──────── EXTRAIT

Intervention de Charles de La Verpillière

Réunion du 18 novembre 2015 à 16h30
Commission des affaires européennes

Photo issue du site de l'Assemblée nationale ou de WikipediaCharles de La Verpillière, co-rapporteur :

Je voudrais, avant d'en venir à la partie de la présentation qui m'incombe, faire moi aussi une déclaration liminaire, en soulignant que je la fais à titre personnel.

Tout d'abord, l'actualité tragique des attentats islamistes à Paris et au Stade de France donne tout son sens, s'il en était besoin, au travail que nous avons entrepris. Le meilleur hommage que nous puissions rendre aux victimes et aux forces de l'ordre, c'est de créer, en tant que parlementaires, les conditions juridiques et pratiques, d'une lutte efficace contre le terrorisme.

Dans ce contexte, l'impérieuse nécessité d'une politique européenne en matière de sécurité est plus que jamais évidente. Un seul exemple suffit à l'illustrer : le fait que c'est une filière franco-belge qui a préparé et perpétué les massacres de vendredi dernier.

────────────────
──────── DONNÉES DISPONIBLES

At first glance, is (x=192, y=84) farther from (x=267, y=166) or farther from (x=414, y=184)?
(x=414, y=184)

────────────────

## TÂCHE COURTE
Rédigez la suite de l'intervention sur la politique européenne de sécurité, en partant de sa dernière phrase.

## RÉSULTAT FINAL
Je dois relever, malheureusement, la mise en oeuvre trop lente et tardive de la politique européenne en matière de sécurité. Pourtant des outils existent et sont à mettre à l'actif de cette politique européenne. Ces outils existent par exemple pour l'échange d'informations entre les forces de sécurité des États membres, mais la Commission européenne souligne qu'ils ne sont pas suffisamment utilisés. Quant aux outils nouveaux, comme le système européen de dossiers passagers - le fameux PNR – il est anormal qu'ils n'aient pas encore abouti. Je ne doute pas de la volonté du Gouvernement français en la matière, mais je constate qu'il n'a pas obtenu gain de cause à ce stade.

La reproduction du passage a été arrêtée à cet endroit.